Reason why deep and shallow copy differences between "primitive" and "non-primitive" objects?

Related searches

I know the difference between shallow and deep copy in Python, and the question is not about when to use one or the other. However I find this trivial example pretty amusing and non-intuitive

from copy import deepcopy

 a=0
 b=deepcopy(a)
 c=a
 a+=1
 print(a,b,c)

output: 1 0 0

 from copy import deepcopy
 a=[0]
 b=deepcopy(a)
 c=a
 a[0]+=1
 print(a,b,c)

output: [1] 0 [1]

I would like to know the reason why this design choice was made, since the two snippets of code are in my opinion quite equivalent however their output is completely different. To make myself more explicit I wonder why = is a deepcopy in the case of a "primitive" variable and a shallow copy in the case of a "non-primitive" (but still part of the basic language) variable like a list? I personally find this behavior counter-intuitive Note: I used python 3

The catch here is mutability and immutability.

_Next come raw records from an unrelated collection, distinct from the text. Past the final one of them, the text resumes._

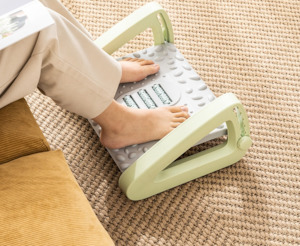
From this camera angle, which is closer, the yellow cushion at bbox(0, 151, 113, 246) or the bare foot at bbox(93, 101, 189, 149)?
the yellow cushion at bbox(0, 151, 113, 246)

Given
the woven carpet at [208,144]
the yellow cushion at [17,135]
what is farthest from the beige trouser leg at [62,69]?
the woven carpet at [208,144]

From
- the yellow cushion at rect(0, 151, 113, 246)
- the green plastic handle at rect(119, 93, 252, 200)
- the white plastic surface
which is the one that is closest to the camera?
the yellow cushion at rect(0, 151, 113, 246)

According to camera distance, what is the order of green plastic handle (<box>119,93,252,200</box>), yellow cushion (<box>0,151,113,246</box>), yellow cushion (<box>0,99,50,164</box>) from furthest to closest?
green plastic handle (<box>119,93,252,200</box>)
yellow cushion (<box>0,99,50,164</box>)
yellow cushion (<box>0,151,113,246</box>)

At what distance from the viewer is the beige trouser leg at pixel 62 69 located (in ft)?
2.65

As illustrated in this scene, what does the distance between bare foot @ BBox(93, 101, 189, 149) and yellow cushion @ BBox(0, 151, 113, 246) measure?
0.78 feet

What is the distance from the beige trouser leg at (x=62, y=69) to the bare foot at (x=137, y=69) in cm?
18

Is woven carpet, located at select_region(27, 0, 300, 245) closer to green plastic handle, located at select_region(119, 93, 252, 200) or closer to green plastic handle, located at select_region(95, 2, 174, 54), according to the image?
green plastic handle, located at select_region(119, 93, 252, 200)

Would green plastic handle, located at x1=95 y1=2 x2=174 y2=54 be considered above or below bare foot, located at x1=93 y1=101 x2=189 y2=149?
above

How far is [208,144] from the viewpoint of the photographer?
1.18 m

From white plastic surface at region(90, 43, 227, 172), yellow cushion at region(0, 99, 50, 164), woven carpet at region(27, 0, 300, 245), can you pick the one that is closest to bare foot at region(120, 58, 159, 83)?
white plastic surface at region(90, 43, 227, 172)

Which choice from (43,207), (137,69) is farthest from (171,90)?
(43,207)

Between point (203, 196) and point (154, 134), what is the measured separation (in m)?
0.19

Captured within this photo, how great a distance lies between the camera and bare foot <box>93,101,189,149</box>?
1.06 metres

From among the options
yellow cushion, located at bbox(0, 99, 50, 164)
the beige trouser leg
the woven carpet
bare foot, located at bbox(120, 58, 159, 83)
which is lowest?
the woven carpet
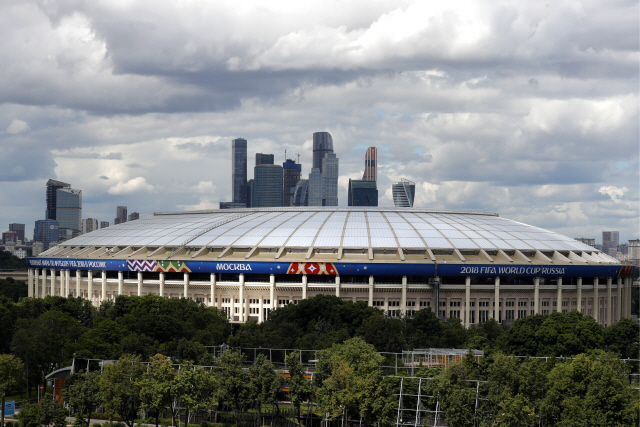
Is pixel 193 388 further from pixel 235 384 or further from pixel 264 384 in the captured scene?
pixel 264 384

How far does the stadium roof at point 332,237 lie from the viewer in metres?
112

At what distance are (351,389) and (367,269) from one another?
178 ft

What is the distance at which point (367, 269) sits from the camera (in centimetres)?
10644

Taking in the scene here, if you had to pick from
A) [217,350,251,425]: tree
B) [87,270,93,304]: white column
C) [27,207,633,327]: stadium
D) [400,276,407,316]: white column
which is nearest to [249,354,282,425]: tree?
[217,350,251,425]: tree

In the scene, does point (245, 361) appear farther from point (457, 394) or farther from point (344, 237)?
point (344, 237)

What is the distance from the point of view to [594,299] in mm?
114875

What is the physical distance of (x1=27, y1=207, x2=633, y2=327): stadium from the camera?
10794cm

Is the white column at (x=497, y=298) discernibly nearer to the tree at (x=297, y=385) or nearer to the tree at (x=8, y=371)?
the tree at (x=297, y=385)

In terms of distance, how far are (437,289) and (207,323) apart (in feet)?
121

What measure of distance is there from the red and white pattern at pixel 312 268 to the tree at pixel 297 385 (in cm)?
4882

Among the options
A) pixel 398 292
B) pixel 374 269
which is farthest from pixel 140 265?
pixel 398 292

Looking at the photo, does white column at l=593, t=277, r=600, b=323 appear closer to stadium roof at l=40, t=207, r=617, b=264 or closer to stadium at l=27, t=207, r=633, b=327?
stadium at l=27, t=207, r=633, b=327

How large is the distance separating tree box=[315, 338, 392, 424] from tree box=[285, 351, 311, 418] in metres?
1.14

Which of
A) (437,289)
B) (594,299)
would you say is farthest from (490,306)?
(594,299)
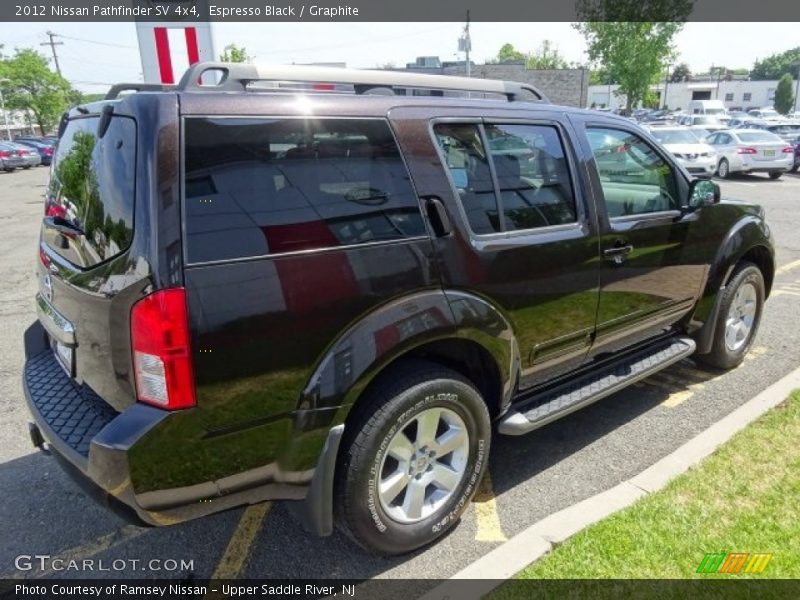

There is no such thing is primitive and non primitive in python, everything is a type, some are just inbuilt.

You need to understand how python stores data in variables. Assuming you come from a C background, you can think of all python variables are pointers. All python variables store the reference to the location where the value of the variable actually is.

The builtin id function somewhat lets us look into where the value of a variable is actually stored.

>>> x = 12345678
>>> id(x)
1886797010128
>>> y = x
>>> id(y)
1886797010128
>>> y += 1
>>> y
12345679
>>> x
12345678
>>> id(y)
1886794729648

The variable x points to location 1886797010128 and location 1886797010128 holds the value of 10. int is an immutable type in python, which means that the data stored in the location 1886797010128 can't be changed.

When we assign y = x, y now also points to the same address, since it's not necessary to allocate more memory for the same value.

When y is changed (remember that int is an immutable type and it's value can't be changed), a new int is created in the new location 1886794729648 and y now points to this new int object at the new address.

The same happens when you try to update the value of a variable that holds immutable data.

>>> id(x)
140707671077744
>>> x = 30
>>> id(x)
140707671078064

Changing the value of a variable that has immutable data simply makes the variable point to a new object with the updated value.


This is not the case with mutable types like list.

>>> a = [1, 2, 3]
>>> b = a
>>> id(a), id(b)
(1886794896456, 1886794896456)
>>> b.append(4)
>>> a
[1, 2, 3, 4]
>>> b
[1, 2, 3, 4]
>>>

a is a list and is mutable, changing it using methods like append will actually mutate the value at address 1886794896456. Since b also points to the same address, the value of a also gets updated.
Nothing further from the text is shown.